For those who picked up tennis late, it is very difficult to get it into "muscle memory". I can completely relate to what she is saying.

Bicycling and driving are somewhat different. The number of different moves you need to make, the importance of physical fitness, hand-eye coordination, general body coordination are not as much as serving in tennis or other shots (I am talking about the usual driving that most people do, and the occasional biking, not Formula 1 or Tour de France).

zapvor
05-24-2007, 04:29 PM
when i say i am in a bad mood and being a jerk, you are supposed to not take me serious, and instead reply with "what a ^%$#($ he is" but you guys on here are far too kind. i am humbled, and thank you.

Bagumbawalla
05-26-2007, 07:12 AM
Here in California they are always testing the students performance in subject matter taught in the schools.
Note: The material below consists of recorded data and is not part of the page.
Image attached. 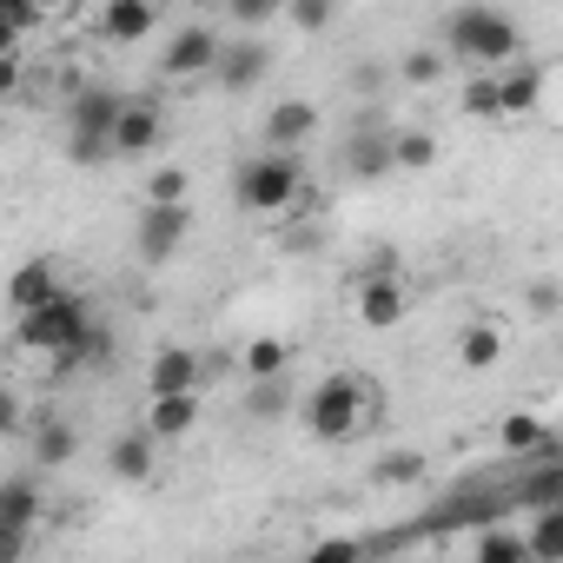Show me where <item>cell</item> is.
I'll return each mask as SVG.
<instances>
[{
  "label": "cell",
  "instance_id": "obj_20",
  "mask_svg": "<svg viewBox=\"0 0 563 563\" xmlns=\"http://www.w3.org/2000/svg\"><path fill=\"white\" fill-rule=\"evenodd\" d=\"M345 173H352V179H385V173H398L391 133H352V140H345Z\"/></svg>",
  "mask_w": 563,
  "mask_h": 563
},
{
  "label": "cell",
  "instance_id": "obj_23",
  "mask_svg": "<svg viewBox=\"0 0 563 563\" xmlns=\"http://www.w3.org/2000/svg\"><path fill=\"white\" fill-rule=\"evenodd\" d=\"M523 543H530V563H563V504H543V510H530V523H523Z\"/></svg>",
  "mask_w": 563,
  "mask_h": 563
},
{
  "label": "cell",
  "instance_id": "obj_22",
  "mask_svg": "<svg viewBox=\"0 0 563 563\" xmlns=\"http://www.w3.org/2000/svg\"><path fill=\"white\" fill-rule=\"evenodd\" d=\"M74 451H80V431H74L67 418H41V424H34V464H41V471L74 464Z\"/></svg>",
  "mask_w": 563,
  "mask_h": 563
},
{
  "label": "cell",
  "instance_id": "obj_9",
  "mask_svg": "<svg viewBox=\"0 0 563 563\" xmlns=\"http://www.w3.org/2000/svg\"><path fill=\"white\" fill-rule=\"evenodd\" d=\"M319 126H325L319 100H299V93H286V100H272V107H265V120H258V140H265V146H286V153H299V146H312V140H319Z\"/></svg>",
  "mask_w": 563,
  "mask_h": 563
},
{
  "label": "cell",
  "instance_id": "obj_5",
  "mask_svg": "<svg viewBox=\"0 0 563 563\" xmlns=\"http://www.w3.org/2000/svg\"><path fill=\"white\" fill-rule=\"evenodd\" d=\"M126 93L113 87H74L67 93V159L74 166H100L113 159V120H120Z\"/></svg>",
  "mask_w": 563,
  "mask_h": 563
},
{
  "label": "cell",
  "instance_id": "obj_3",
  "mask_svg": "<svg viewBox=\"0 0 563 563\" xmlns=\"http://www.w3.org/2000/svg\"><path fill=\"white\" fill-rule=\"evenodd\" d=\"M299 418L319 444H352L372 418H378V385H365L358 372H325L306 398H299Z\"/></svg>",
  "mask_w": 563,
  "mask_h": 563
},
{
  "label": "cell",
  "instance_id": "obj_28",
  "mask_svg": "<svg viewBox=\"0 0 563 563\" xmlns=\"http://www.w3.org/2000/svg\"><path fill=\"white\" fill-rule=\"evenodd\" d=\"M219 8H225V21H232V27L258 34V27H272V21H286L292 0H219Z\"/></svg>",
  "mask_w": 563,
  "mask_h": 563
},
{
  "label": "cell",
  "instance_id": "obj_7",
  "mask_svg": "<svg viewBox=\"0 0 563 563\" xmlns=\"http://www.w3.org/2000/svg\"><path fill=\"white\" fill-rule=\"evenodd\" d=\"M352 319L365 332H391L411 319V286H405V272H365L358 278V292H352Z\"/></svg>",
  "mask_w": 563,
  "mask_h": 563
},
{
  "label": "cell",
  "instance_id": "obj_16",
  "mask_svg": "<svg viewBox=\"0 0 563 563\" xmlns=\"http://www.w3.org/2000/svg\"><path fill=\"white\" fill-rule=\"evenodd\" d=\"M107 471L120 477V484H146L153 471H159V438L140 424V431H120L113 444H107Z\"/></svg>",
  "mask_w": 563,
  "mask_h": 563
},
{
  "label": "cell",
  "instance_id": "obj_10",
  "mask_svg": "<svg viewBox=\"0 0 563 563\" xmlns=\"http://www.w3.org/2000/svg\"><path fill=\"white\" fill-rule=\"evenodd\" d=\"M166 146V113L153 100H126L113 120V159H153Z\"/></svg>",
  "mask_w": 563,
  "mask_h": 563
},
{
  "label": "cell",
  "instance_id": "obj_29",
  "mask_svg": "<svg viewBox=\"0 0 563 563\" xmlns=\"http://www.w3.org/2000/svg\"><path fill=\"white\" fill-rule=\"evenodd\" d=\"M286 411H292V385L286 378H258L245 391V418H265L272 424V418H286Z\"/></svg>",
  "mask_w": 563,
  "mask_h": 563
},
{
  "label": "cell",
  "instance_id": "obj_11",
  "mask_svg": "<svg viewBox=\"0 0 563 563\" xmlns=\"http://www.w3.org/2000/svg\"><path fill=\"white\" fill-rule=\"evenodd\" d=\"M93 34L107 47H140L146 34H159V0H100Z\"/></svg>",
  "mask_w": 563,
  "mask_h": 563
},
{
  "label": "cell",
  "instance_id": "obj_35",
  "mask_svg": "<svg viewBox=\"0 0 563 563\" xmlns=\"http://www.w3.org/2000/svg\"><path fill=\"white\" fill-rule=\"evenodd\" d=\"M27 41H8V54H0V93H21V80H27V54H21Z\"/></svg>",
  "mask_w": 563,
  "mask_h": 563
},
{
  "label": "cell",
  "instance_id": "obj_26",
  "mask_svg": "<svg viewBox=\"0 0 563 563\" xmlns=\"http://www.w3.org/2000/svg\"><path fill=\"white\" fill-rule=\"evenodd\" d=\"M451 60H457L451 47H411V54L398 60V80H405V87H438V80L451 74Z\"/></svg>",
  "mask_w": 563,
  "mask_h": 563
},
{
  "label": "cell",
  "instance_id": "obj_27",
  "mask_svg": "<svg viewBox=\"0 0 563 563\" xmlns=\"http://www.w3.org/2000/svg\"><path fill=\"white\" fill-rule=\"evenodd\" d=\"M372 484H378V490L424 484V457H418V451H385V457H372Z\"/></svg>",
  "mask_w": 563,
  "mask_h": 563
},
{
  "label": "cell",
  "instance_id": "obj_25",
  "mask_svg": "<svg viewBox=\"0 0 563 563\" xmlns=\"http://www.w3.org/2000/svg\"><path fill=\"white\" fill-rule=\"evenodd\" d=\"M471 556L477 563H510V556H530V543H523V530H504V523L484 517V530H471Z\"/></svg>",
  "mask_w": 563,
  "mask_h": 563
},
{
  "label": "cell",
  "instance_id": "obj_13",
  "mask_svg": "<svg viewBox=\"0 0 563 563\" xmlns=\"http://www.w3.org/2000/svg\"><path fill=\"white\" fill-rule=\"evenodd\" d=\"M497 93H504V120H530V113H543L550 67H537V60H510V67H497Z\"/></svg>",
  "mask_w": 563,
  "mask_h": 563
},
{
  "label": "cell",
  "instance_id": "obj_4",
  "mask_svg": "<svg viewBox=\"0 0 563 563\" xmlns=\"http://www.w3.org/2000/svg\"><path fill=\"white\" fill-rule=\"evenodd\" d=\"M444 47H451L471 74H497V67L523 60V27H517L504 8H490V0H471V8H457V14L444 21Z\"/></svg>",
  "mask_w": 563,
  "mask_h": 563
},
{
  "label": "cell",
  "instance_id": "obj_37",
  "mask_svg": "<svg viewBox=\"0 0 563 563\" xmlns=\"http://www.w3.org/2000/svg\"><path fill=\"white\" fill-rule=\"evenodd\" d=\"M365 272H398V252H391V245H378V252H365Z\"/></svg>",
  "mask_w": 563,
  "mask_h": 563
},
{
  "label": "cell",
  "instance_id": "obj_30",
  "mask_svg": "<svg viewBox=\"0 0 563 563\" xmlns=\"http://www.w3.org/2000/svg\"><path fill=\"white\" fill-rule=\"evenodd\" d=\"M391 153H398V173H424V166H438V140H431L424 126L391 133Z\"/></svg>",
  "mask_w": 563,
  "mask_h": 563
},
{
  "label": "cell",
  "instance_id": "obj_36",
  "mask_svg": "<svg viewBox=\"0 0 563 563\" xmlns=\"http://www.w3.org/2000/svg\"><path fill=\"white\" fill-rule=\"evenodd\" d=\"M365 550H372L365 537H325V543H312V556H319V563H339V556H365Z\"/></svg>",
  "mask_w": 563,
  "mask_h": 563
},
{
  "label": "cell",
  "instance_id": "obj_8",
  "mask_svg": "<svg viewBox=\"0 0 563 563\" xmlns=\"http://www.w3.org/2000/svg\"><path fill=\"white\" fill-rule=\"evenodd\" d=\"M186 232H192V206H159V199H146V206H140V225H133V252H140L146 265H166V258L186 245Z\"/></svg>",
  "mask_w": 563,
  "mask_h": 563
},
{
  "label": "cell",
  "instance_id": "obj_31",
  "mask_svg": "<svg viewBox=\"0 0 563 563\" xmlns=\"http://www.w3.org/2000/svg\"><path fill=\"white\" fill-rule=\"evenodd\" d=\"M464 113H471V120H504L497 74H471V80H464Z\"/></svg>",
  "mask_w": 563,
  "mask_h": 563
},
{
  "label": "cell",
  "instance_id": "obj_32",
  "mask_svg": "<svg viewBox=\"0 0 563 563\" xmlns=\"http://www.w3.org/2000/svg\"><path fill=\"white\" fill-rule=\"evenodd\" d=\"M339 21V0H292L286 8V27H299V34H325Z\"/></svg>",
  "mask_w": 563,
  "mask_h": 563
},
{
  "label": "cell",
  "instance_id": "obj_24",
  "mask_svg": "<svg viewBox=\"0 0 563 563\" xmlns=\"http://www.w3.org/2000/svg\"><path fill=\"white\" fill-rule=\"evenodd\" d=\"M286 365H292V345L286 339H252L245 352H239V372H245V385H258V378H286Z\"/></svg>",
  "mask_w": 563,
  "mask_h": 563
},
{
  "label": "cell",
  "instance_id": "obj_12",
  "mask_svg": "<svg viewBox=\"0 0 563 563\" xmlns=\"http://www.w3.org/2000/svg\"><path fill=\"white\" fill-rule=\"evenodd\" d=\"M199 418H206V391H153V405H146V431H153L159 444L192 438Z\"/></svg>",
  "mask_w": 563,
  "mask_h": 563
},
{
  "label": "cell",
  "instance_id": "obj_2",
  "mask_svg": "<svg viewBox=\"0 0 563 563\" xmlns=\"http://www.w3.org/2000/svg\"><path fill=\"white\" fill-rule=\"evenodd\" d=\"M232 199H239V212H252V219H265V225H286V219H299V212L312 206L306 159H299V153H286V146H258V153L239 166V179H232Z\"/></svg>",
  "mask_w": 563,
  "mask_h": 563
},
{
  "label": "cell",
  "instance_id": "obj_17",
  "mask_svg": "<svg viewBox=\"0 0 563 563\" xmlns=\"http://www.w3.org/2000/svg\"><path fill=\"white\" fill-rule=\"evenodd\" d=\"M60 292V265H54V252H41V258H27L14 278H8V312H34L41 299H54Z\"/></svg>",
  "mask_w": 563,
  "mask_h": 563
},
{
  "label": "cell",
  "instance_id": "obj_21",
  "mask_svg": "<svg viewBox=\"0 0 563 563\" xmlns=\"http://www.w3.org/2000/svg\"><path fill=\"white\" fill-rule=\"evenodd\" d=\"M0 523H8V530H34L41 523V477L14 471L8 484H0Z\"/></svg>",
  "mask_w": 563,
  "mask_h": 563
},
{
  "label": "cell",
  "instance_id": "obj_34",
  "mask_svg": "<svg viewBox=\"0 0 563 563\" xmlns=\"http://www.w3.org/2000/svg\"><path fill=\"white\" fill-rule=\"evenodd\" d=\"M523 312L530 319H556L563 312V286H556V278H530V286H523Z\"/></svg>",
  "mask_w": 563,
  "mask_h": 563
},
{
  "label": "cell",
  "instance_id": "obj_1",
  "mask_svg": "<svg viewBox=\"0 0 563 563\" xmlns=\"http://www.w3.org/2000/svg\"><path fill=\"white\" fill-rule=\"evenodd\" d=\"M21 352H47L54 358V372H74V365H87V358H100V352H113V339L93 325V306L80 299V292H54V299H41L34 312H14V332H8Z\"/></svg>",
  "mask_w": 563,
  "mask_h": 563
},
{
  "label": "cell",
  "instance_id": "obj_38",
  "mask_svg": "<svg viewBox=\"0 0 563 563\" xmlns=\"http://www.w3.org/2000/svg\"><path fill=\"white\" fill-rule=\"evenodd\" d=\"M34 8H41V21H47V27H54V21H60V14H67V8H74V0H34Z\"/></svg>",
  "mask_w": 563,
  "mask_h": 563
},
{
  "label": "cell",
  "instance_id": "obj_15",
  "mask_svg": "<svg viewBox=\"0 0 563 563\" xmlns=\"http://www.w3.org/2000/svg\"><path fill=\"white\" fill-rule=\"evenodd\" d=\"M206 385V365L192 345H159L146 358V391H199Z\"/></svg>",
  "mask_w": 563,
  "mask_h": 563
},
{
  "label": "cell",
  "instance_id": "obj_33",
  "mask_svg": "<svg viewBox=\"0 0 563 563\" xmlns=\"http://www.w3.org/2000/svg\"><path fill=\"white\" fill-rule=\"evenodd\" d=\"M186 192H192V173H186V166H153L146 199H159V206H186Z\"/></svg>",
  "mask_w": 563,
  "mask_h": 563
},
{
  "label": "cell",
  "instance_id": "obj_19",
  "mask_svg": "<svg viewBox=\"0 0 563 563\" xmlns=\"http://www.w3.org/2000/svg\"><path fill=\"white\" fill-rule=\"evenodd\" d=\"M497 451L504 457H550V424L537 411H504L497 418Z\"/></svg>",
  "mask_w": 563,
  "mask_h": 563
},
{
  "label": "cell",
  "instance_id": "obj_18",
  "mask_svg": "<svg viewBox=\"0 0 563 563\" xmlns=\"http://www.w3.org/2000/svg\"><path fill=\"white\" fill-rule=\"evenodd\" d=\"M504 352H510V339H504L497 319H471V325L457 332V365H464V372H497Z\"/></svg>",
  "mask_w": 563,
  "mask_h": 563
},
{
  "label": "cell",
  "instance_id": "obj_6",
  "mask_svg": "<svg viewBox=\"0 0 563 563\" xmlns=\"http://www.w3.org/2000/svg\"><path fill=\"white\" fill-rule=\"evenodd\" d=\"M219 60H225V34H212V27L186 21V27H173V34H166V47H159V80L192 87V80H212V74H219Z\"/></svg>",
  "mask_w": 563,
  "mask_h": 563
},
{
  "label": "cell",
  "instance_id": "obj_14",
  "mask_svg": "<svg viewBox=\"0 0 563 563\" xmlns=\"http://www.w3.org/2000/svg\"><path fill=\"white\" fill-rule=\"evenodd\" d=\"M265 74H272V47H265L258 34H245V41H225V60H219L212 80H219L225 93H245V87H258Z\"/></svg>",
  "mask_w": 563,
  "mask_h": 563
}]
</instances>
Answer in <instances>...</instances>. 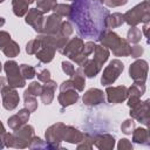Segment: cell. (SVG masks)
I'll list each match as a JSON object with an SVG mask.
<instances>
[{
  "instance_id": "50",
  "label": "cell",
  "mask_w": 150,
  "mask_h": 150,
  "mask_svg": "<svg viewBox=\"0 0 150 150\" xmlns=\"http://www.w3.org/2000/svg\"><path fill=\"white\" fill-rule=\"evenodd\" d=\"M149 28H150V22H146L143 25V34L145 38H149Z\"/></svg>"
},
{
  "instance_id": "11",
  "label": "cell",
  "mask_w": 150,
  "mask_h": 150,
  "mask_svg": "<svg viewBox=\"0 0 150 150\" xmlns=\"http://www.w3.org/2000/svg\"><path fill=\"white\" fill-rule=\"evenodd\" d=\"M0 94L2 98V107L6 110L12 111L18 107L20 102V96L15 88H12L8 84H6L0 89Z\"/></svg>"
},
{
  "instance_id": "33",
  "label": "cell",
  "mask_w": 150,
  "mask_h": 150,
  "mask_svg": "<svg viewBox=\"0 0 150 150\" xmlns=\"http://www.w3.org/2000/svg\"><path fill=\"white\" fill-rule=\"evenodd\" d=\"M42 91V84H40L38 81H34L28 84V88H26L23 95H32V96H40Z\"/></svg>"
},
{
  "instance_id": "22",
  "label": "cell",
  "mask_w": 150,
  "mask_h": 150,
  "mask_svg": "<svg viewBox=\"0 0 150 150\" xmlns=\"http://www.w3.org/2000/svg\"><path fill=\"white\" fill-rule=\"evenodd\" d=\"M56 49L52 46L48 45H41V48L35 53V57L41 62V63H49L53 61L55 56Z\"/></svg>"
},
{
  "instance_id": "55",
  "label": "cell",
  "mask_w": 150,
  "mask_h": 150,
  "mask_svg": "<svg viewBox=\"0 0 150 150\" xmlns=\"http://www.w3.org/2000/svg\"><path fill=\"white\" fill-rule=\"evenodd\" d=\"M1 70H2V64H1V62H0V73H1Z\"/></svg>"
},
{
  "instance_id": "20",
  "label": "cell",
  "mask_w": 150,
  "mask_h": 150,
  "mask_svg": "<svg viewBox=\"0 0 150 150\" xmlns=\"http://www.w3.org/2000/svg\"><path fill=\"white\" fill-rule=\"evenodd\" d=\"M62 16L53 13L50 15L47 16V19L45 20V25H43V32L45 34H57L60 26L62 23Z\"/></svg>"
},
{
  "instance_id": "4",
  "label": "cell",
  "mask_w": 150,
  "mask_h": 150,
  "mask_svg": "<svg viewBox=\"0 0 150 150\" xmlns=\"http://www.w3.org/2000/svg\"><path fill=\"white\" fill-rule=\"evenodd\" d=\"M124 22L129 26H137L139 23H146L150 22V5L148 0H144L136 6H134L131 9L127 11L123 14Z\"/></svg>"
},
{
  "instance_id": "23",
  "label": "cell",
  "mask_w": 150,
  "mask_h": 150,
  "mask_svg": "<svg viewBox=\"0 0 150 150\" xmlns=\"http://www.w3.org/2000/svg\"><path fill=\"white\" fill-rule=\"evenodd\" d=\"M132 135V142L136 144H141V145H145L149 146L150 145V138H149V131L146 128H135L134 131L131 132Z\"/></svg>"
},
{
  "instance_id": "31",
  "label": "cell",
  "mask_w": 150,
  "mask_h": 150,
  "mask_svg": "<svg viewBox=\"0 0 150 150\" xmlns=\"http://www.w3.org/2000/svg\"><path fill=\"white\" fill-rule=\"evenodd\" d=\"M28 148L29 149H38V150H40V149H49V150H52L50 146L48 145V143L46 141H43L42 138L38 137V136H33L30 138V142L28 144Z\"/></svg>"
},
{
  "instance_id": "32",
  "label": "cell",
  "mask_w": 150,
  "mask_h": 150,
  "mask_svg": "<svg viewBox=\"0 0 150 150\" xmlns=\"http://www.w3.org/2000/svg\"><path fill=\"white\" fill-rule=\"evenodd\" d=\"M19 67H20L21 75H22L26 80H32L34 76H36V69H35L33 66L22 63V64H19Z\"/></svg>"
},
{
  "instance_id": "19",
  "label": "cell",
  "mask_w": 150,
  "mask_h": 150,
  "mask_svg": "<svg viewBox=\"0 0 150 150\" xmlns=\"http://www.w3.org/2000/svg\"><path fill=\"white\" fill-rule=\"evenodd\" d=\"M79 94H77V90L75 89H68V90H64V91H60L59 96H57V101L60 103V105L62 107L61 108V112L64 110V108L76 103L79 101Z\"/></svg>"
},
{
  "instance_id": "15",
  "label": "cell",
  "mask_w": 150,
  "mask_h": 150,
  "mask_svg": "<svg viewBox=\"0 0 150 150\" xmlns=\"http://www.w3.org/2000/svg\"><path fill=\"white\" fill-rule=\"evenodd\" d=\"M145 93V83H136L134 82L129 88H127V100L128 107L132 108L141 102V97Z\"/></svg>"
},
{
  "instance_id": "10",
  "label": "cell",
  "mask_w": 150,
  "mask_h": 150,
  "mask_svg": "<svg viewBox=\"0 0 150 150\" xmlns=\"http://www.w3.org/2000/svg\"><path fill=\"white\" fill-rule=\"evenodd\" d=\"M130 117L138 121L139 123L144 124L145 127L149 125L150 121V100L141 101L137 105L130 108Z\"/></svg>"
},
{
  "instance_id": "2",
  "label": "cell",
  "mask_w": 150,
  "mask_h": 150,
  "mask_svg": "<svg viewBox=\"0 0 150 150\" xmlns=\"http://www.w3.org/2000/svg\"><path fill=\"white\" fill-rule=\"evenodd\" d=\"M98 42L112 52L115 56H129L130 54V43L127 39L121 38L117 33L111 29H107L100 38Z\"/></svg>"
},
{
  "instance_id": "3",
  "label": "cell",
  "mask_w": 150,
  "mask_h": 150,
  "mask_svg": "<svg viewBox=\"0 0 150 150\" xmlns=\"http://www.w3.org/2000/svg\"><path fill=\"white\" fill-rule=\"evenodd\" d=\"M83 45H84V41L82 38H79V36L71 38L68 40V42L66 43V46L63 47V49L60 53L62 55L67 56L69 60L74 61L79 67H82L83 63L89 59L88 55H86L82 52Z\"/></svg>"
},
{
  "instance_id": "30",
  "label": "cell",
  "mask_w": 150,
  "mask_h": 150,
  "mask_svg": "<svg viewBox=\"0 0 150 150\" xmlns=\"http://www.w3.org/2000/svg\"><path fill=\"white\" fill-rule=\"evenodd\" d=\"M142 39V32L137 26H130L127 33V41L131 45H136Z\"/></svg>"
},
{
  "instance_id": "27",
  "label": "cell",
  "mask_w": 150,
  "mask_h": 150,
  "mask_svg": "<svg viewBox=\"0 0 150 150\" xmlns=\"http://www.w3.org/2000/svg\"><path fill=\"white\" fill-rule=\"evenodd\" d=\"M70 80H71V82H73L74 89H76L77 91H83V90H84L86 76H84V74H83L82 67H79L77 69H75L74 74L70 76Z\"/></svg>"
},
{
  "instance_id": "12",
  "label": "cell",
  "mask_w": 150,
  "mask_h": 150,
  "mask_svg": "<svg viewBox=\"0 0 150 150\" xmlns=\"http://www.w3.org/2000/svg\"><path fill=\"white\" fill-rule=\"evenodd\" d=\"M45 13L40 9L29 8L27 14L25 15V21L27 25H29L38 34H41L43 32V25H45Z\"/></svg>"
},
{
  "instance_id": "56",
  "label": "cell",
  "mask_w": 150,
  "mask_h": 150,
  "mask_svg": "<svg viewBox=\"0 0 150 150\" xmlns=\"http://www.w3.org/2000/svg\"><path fill=\"white\" fill-rule=\"evenodd\" d=\"M97 1H100L101 4H103V2H104V0H97Z\"/></svg>"
},
{
  "instance_id": "25",
  "label": "cell",
  "mask_w": 150,
  "mask_h": 150,
  "mask_svg": "<svg viewBox=\"0 0 150 150\" xmlns=\"http://www.w3.org/2000/svg\"><path fill=\"white\" fill-rule=\"evenodd\" d=\"M102 69V66H100L94 59H88L83 66H82V70H83V74L86 77H89V79H93L95 77Z\"/></svg>"
},
{
  "instance_id": "29",
  "label": "cell",
  "mask_w": 150,
  "mask_h": 150,
  "mask_svg": "<svg viewBox=\"0 0 150 150\" xmlns=\"http://www.w3.org/2000/svg\"><path fill=\"white\" fill-rule=\"evenodd\" d=\"M1 50H2V53L5 54V56H7V57H9V59L16 57V56L20 54V47H19L18 42L14 41V40H11Z\"/></svg>"
},
{
  "instance_id": "45",
  "label": "cell",
  "mask_w": 150,
  "mask_h": 150,
  "mask_svg": "<svg viewBox=\"0 0 150 150\" xmlns=\"http://www.w3.org/2000/svg\"><path fill=\"white\" fill-rule=\"evenodd\" d=\"M11 34L6 30H0V49H2L9 41H11Z\"/></svg>"
},
{
  "instance_id": "46",
  "label": "cell",
  "mask_w": 150,
  "mask_h": 150,
  "mask_svg": "<svg viewBox=\"0 0 150 150\" xmlns=\"http://www.w3.org/2000/svg\"><path fill=\"white\" fill-rule=\"evenodd\" d=\"M107 7L114 8V7H120V6H124L128 4V0H104L103 2Z\"/></svg>"
},
{
  "instance_id": "34",
  "label": "cell",
  "mask_w": 150,
  "mask_h": 150,
  "mask_svg": "<svg viewBox=\"0 0 150 150\" xmlns=\"http://www.w3.org/2000/svg\"><path fill=\"white\" fill-rule=\"evenodd\" d=\"M36 8L42 11L43 13H48L53 9V7L57 4L56 0H36Z\"/></svg>"
},
{
  "instance_id": "24",
  "label": "cell",
  "mask_w": 150,
  "mask_h": 150,
  "mask_svg": "<svg viewBox=\"0 0 150 150\" xmlns=\"http://www.w3.org/2000/svg\"><path fill=\"white\" fill-rule=\"evenodd\" d=\"M35 1L36 0H12V9L14 15H16L18 18L25 16L29 9L28 6Z\"/></svg>"
},
{
  "instance_id": "37",
  "label": "cell",
  "mask_w": 150,
  "mask_h": 150,
  "mask_svg": "<svg viewBox=\"0 0 150 150\" xmlns=\"http://www.w3.org/2000/svg\"><path fill=\"white\" fill-rule=\"evenodd\" d=\"M23 105L26 109H28L30 112H34L38 109V101L35 96L32 95H23Z\"/></svg>"
},
{
  "instance_id": "58",
  "label": "cell",
  "mask_w": 150,
  "mask_h": 150,
  "mask_svg": "<svg viewBox=\"0 0 150 150\" xmlns=\"http://www.w3.org/2000/svg\"><path fill=\"white\" fill-rule=\"evenodd\" d=\"M68 1H73V0H68Z\"/></svg>"
},
{
  "instance_id": "9",
  "label": "cell",
  "mask_w": 150,
  "mask_h": 150,
  "mask_svg": "<svg viewBox=\"0 0 150 150\" xmlns=\"http://www.w3.org/2000/svg\"><path fill=\"white\" fill-rule=\"evenodd\" d=\"M64 124L62 122H57L55 124H52L47 128L45 131V139L50 146V149H57L61 148L62 142V130Z\"/></svg>"
},
{
  "instance_id": "7",
  "label": "cell",
  "mask_w": 150,
  "mask_h": 150,
  "mask_svg": "<svg viewBox=\"0 0 150 150\" xmlns=\"http://www.w3.org/2000/svg\"><path fill=\"white\" fill-rule=\"evenodd\" d=\"M33 136H34V127L27 123L22 124L18 130H14L13 132L12 148H16V149L28 148V144Z\"/></svg>"
},
{
  "instance_id": "42",
  "label": "cell",
  "mask_w": 150,
  "mask_h": 150,
  "mask_svg": "<svg viewBox=\"0 0 150 150\" xmlns=\"http://www.w3.org/2000/svg\"><path fill=\"white\" fill-rule=\"evenodd\" d=\"M143 53H144V49L138 43H136L134 46H130V54H129V56H131L134 59H138V57H141L143 55Z\"/></svg>"
},
{
  "instance_id": "57",
  "label": "cell",
  "mask_w": 150,
  "mask_h": 150,
  "mask_svg": "<svg viewBox=\"0 0 150 150\" xmlns=\"http://www.w3.org/2000/svg\"><path fill=\"white\" fill-rule=\"evenodd\" d=\"M4 1H5V0H0V4H2V2H4Z\"/></svg>"
},
{
  "instance_id": "36",
  "label": "cell",
  "mask_w": 150,
  "mask_h": 150,
  "mask_svg": "<svg viewBox=\"0 0 150 150\" xmlns=\"http://www.w3.org/2000/svg\"><path fill=\"white\" fill-rule=\"evenodd\" d=\"M41 48V41L35 38V39H32L27 42L26 45V53L28 55H35V53Z\"/></svg>"
},
{
  "instance_id": "18",
  "label": "cell",
  "mask_w": 150,
  "mask_h": 150,
  "mask_svg": "<svg viewBox=\"0 0 150 150\" xmlns=\"http://www.w3.org/2000/svg\"><path fill=\"white\" fill-rule=\"evenodd\" d=\"M83 136H84V132L80 131L77 128L64 124L63 130H62V142H67L70 144H77L83 139Z\"/></svg>"
},
{
  "instance_id": "5",
  "label": "cell",
  "mask_w": 150,
  "mask_h": 150,
  "mask_svg": "<svg viewBox=\"0 0 150 150\" xmlns=\"http://www.w3.org/2000/svg\"><path fill=\"white\" fill-rule=\"evenodd\" d=\"M4 70L6 73L7 84L12 88H23L26 86V79L21 75L20 67L16 61L8 60L4 64Z\"/></svg>"
},
{
  "instance_id": "41",
  "label": "cell",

When a school learns that their students are low in (say) math skills, then they spare no effort to beef up the math skills in their district.

When the next test results come out; guess what? Math scores are up, but language score are down. It is an ENDLESS cycle. They never get it.

Same thing in tennis.

Tennis, like many sports, is a game that requires constant practice, drilling, repetition. You can never just relax and assume your backhand (for example) is perfected and, therefore, good for all time.

What a person needs to do is break down the various types of shots and movements in tennis and practice them ALL, weaknesses AND strengths on a regular basis.

Having said that, I recognize that a large percentage of players out there just want to hit the ball around, play games, and have fun.

But, for everyone else, who is interested in a program of improvement-- less "playing" more drilling.

Good luck,

B

paulfreda
05-26-2007, 09:41 PM
You should bring a notebook with you the next time you have a lesson. When you write down what you've learned that day, you can always go back to it when you need to freshen up on what you might be struggling with.

Strongly agree with this point.
I keep a notebook and write ALL observations down as I often forget a key swing thought and do not remember it for a year or more. With a notes then transfered to a simple text file on your computer, this will not happen any longer.
And not only for lessons but for every match or practice session. I learn something every time I play; sometimes its a little thing, other times it is huge, but I always learn something.